Зимри сменил Уца, взявши на себя труд поучений.

— Мир ли с тобой, Амнон?

— Горек мой мир.

— Мне ведома твоя кручина, и посему поспешил к тебе с сочувствием. Лихие времена настали. Лишь рассветет, и новости худые уже толпятся на пороге дня. С утра до вечера бродил по городу и видел такое, что впору «Караул!» кричать. Богатейшие и благороднейшие наши горожане, опора Сиона, дрожат от страха перед Санхеривом, и в панике покидают Иерусалим, и золото свое не выпускают из рук. «Куда путь держите?» — спрашиваю. «На острова греческие»- без стыда отвечают одни, «В Цур и в Цидон, поджидать корабли на Таршиш», — говорят другие.

Домой вернулся, и того не легче. Злые перемены, воздух чужд. Хрустальный сосуд добра вдребезги разбит. Ты не нужен более Тамар, Азрикама ей подавай. Я, как мог, укоротить пытался вздорный нрав ее. И вот ответ: «Кто ты такой, Зимри, чтобы советовать и поучать? Ты слишком задержался в доме моего отца!» Я был изумлен. Не слыхал такого прежде от Тамар. Поспешил к тебе. Объясни, каким проступком отвернул сердце невесты?

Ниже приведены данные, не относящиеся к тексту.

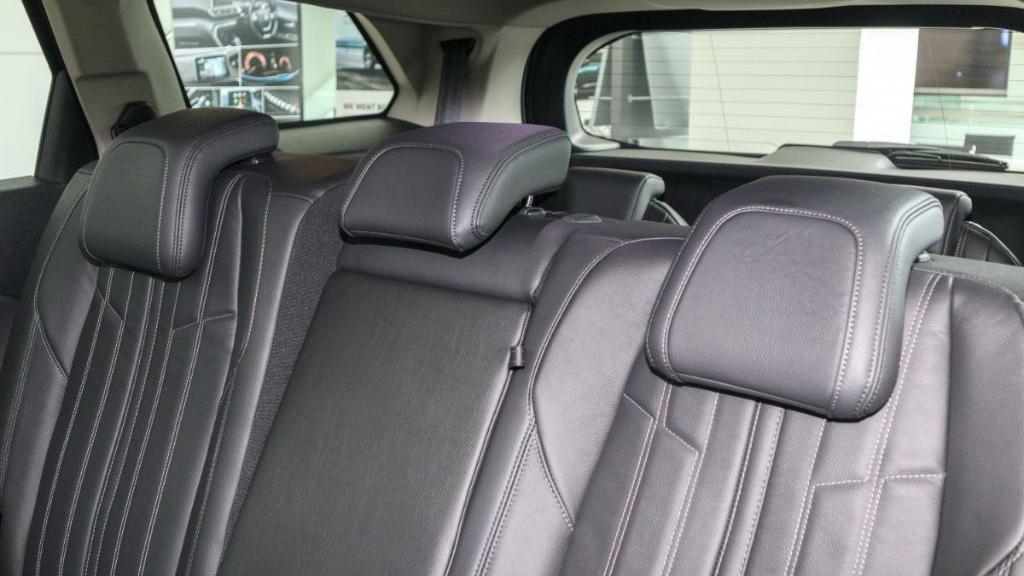 Peugeot 5008 2019 Interior 032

— Богом клянусь, нет на мне греха! Без вины изгнан. Покину возлюбленный Сион и, безвестный, на чужбине сгину, — ответил Амнон и вновь заплакал. Есть наслаждение в слезах.

— Довольно реветь, герой! Твои слезы могут быть заразительны, сохрани Бог. Ими обманешь не только себя, но и других. Нам следует мужаться и трезво размышлять. Беда — к выдержке и стойкости ступень. У нас есть, что обсудить.

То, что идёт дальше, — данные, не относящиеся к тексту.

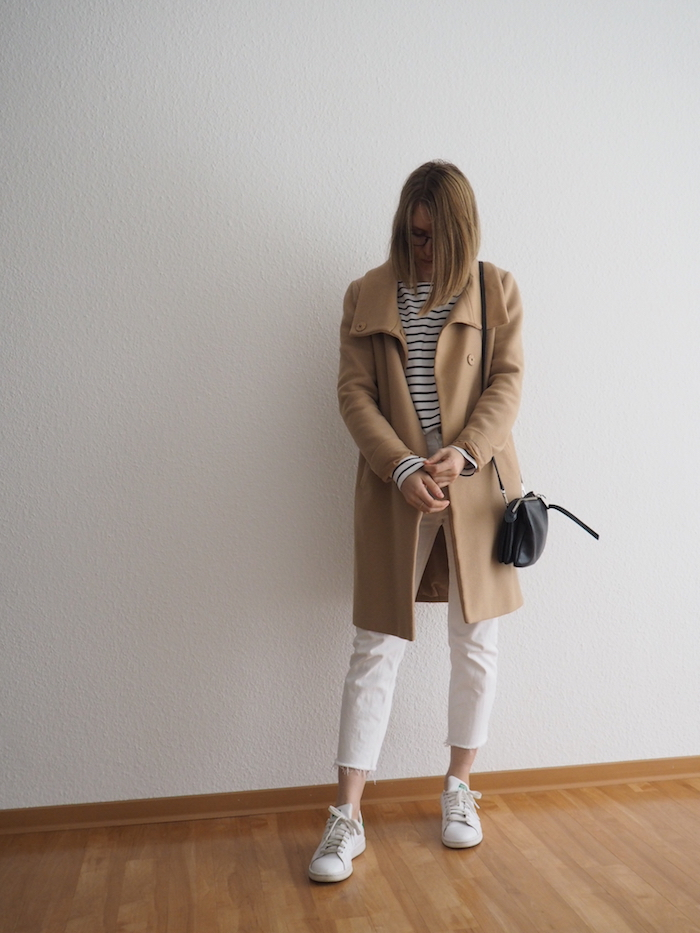 weiße jeans outfit herbst beiger mantel kombinieren stan smith look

— Начинай ты, я чересчур взволнован, — сказал Амнон и, пристыженный, умолк.

— Глаза мужчины и глаза женщины смотрят на одно, а видят разное. Нет в этой истине новизны, и сие печально и гибельно, родит многие беды, и ваша с Тамар история — одна из них. Я знаю Тамар от младых ее ногтей. Нрав девицы то добр и мягок, то жесток и тверд, как кремень. Сызмала отцу с матерью перечила: любовалась отвращавшим их и в любимом ими искала изъян. Покуда те Азрикама почитали, Тамар ненавидела его, а вот полюбили они тебя — и уж ты изгнан прочь. Погоди, строптивая наша совсем обезумеет. Овчарню сожжет волкам назло. Небось, если опостылешь Иядидье и Тирце, пожалуй, вернет тебя милосердная их дочь. Однако, не желаю тебе того. Клянусь, нет правды ни в словах, ни в мыслях ее. Я наперед знал: завязнешь в паутине, упорхнет надежда, и останешься у разбитого корыта. Любовь ваша сном была рождена и сном обернулась.

— Ничего в мире нет слаще такого сна, век бы спал… — только и нашелся ответить Амнон.

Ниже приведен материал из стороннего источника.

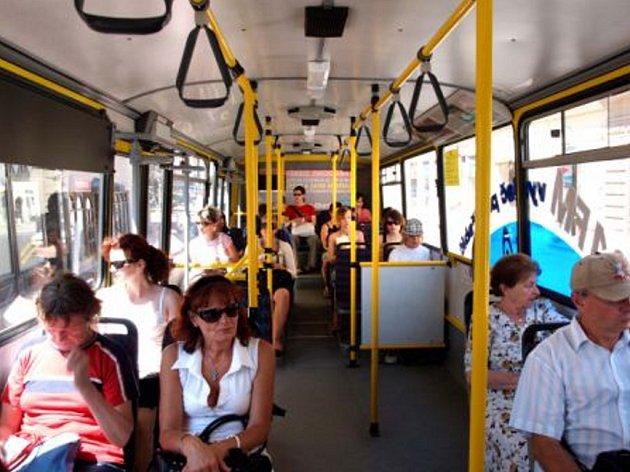 Vedra sužují nejen cestující, ale hlavně řidiče.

— А вот, послушай-ка побасенку, а в ней урок, — продолжил Зимри. — Пришел к мудрецу простак и просит совета: «Где искать жену — в деревне или в городе?» Отвечает мудрец: «Если хочешь самую лучшую жену, все города и деревни обойди и уж тогда выбирай. Мир велик, и путь твой долог». Через много лет повстречал мудрец того простака. «Нашел жену?» — спросил. «Весь мир исходил, сто пар сапог сносил и вернулся домой неженат. Чем больше видал, тем больше сомневался. Великие муки принял, состарился и ослаб. Век свой доживу холостым», — ответил простак. И ты, Амнон, не уподобляйся тому чудаку и не женись: права ополовинишь, обязанности удвоишь. Да разве время сейчас о женитьбе думать? Враг подступает, разумные бегут, спасенья ищут. Жены, дети, богатсво нажитое — тяжкое бремя. Знай, юноша, что жены в зыбкие времена — тираны нещадные.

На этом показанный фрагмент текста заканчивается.